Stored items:
====================
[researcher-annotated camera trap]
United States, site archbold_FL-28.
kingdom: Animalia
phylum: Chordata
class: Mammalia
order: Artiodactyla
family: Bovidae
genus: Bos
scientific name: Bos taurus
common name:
====================
◆ **TASK GOAL**
What is needed is an exact repetition of all the entries above.

◆ **ANSWER BOX**
[researcher-annotated camera trap]
United States, site archbold_FL-28.
kingdom: Animalia
phylum: Chordata
class: Mammalia
order: Artiodactyla
family: Bovidae
genus: Bos
scientific name: Bos taurus
common name:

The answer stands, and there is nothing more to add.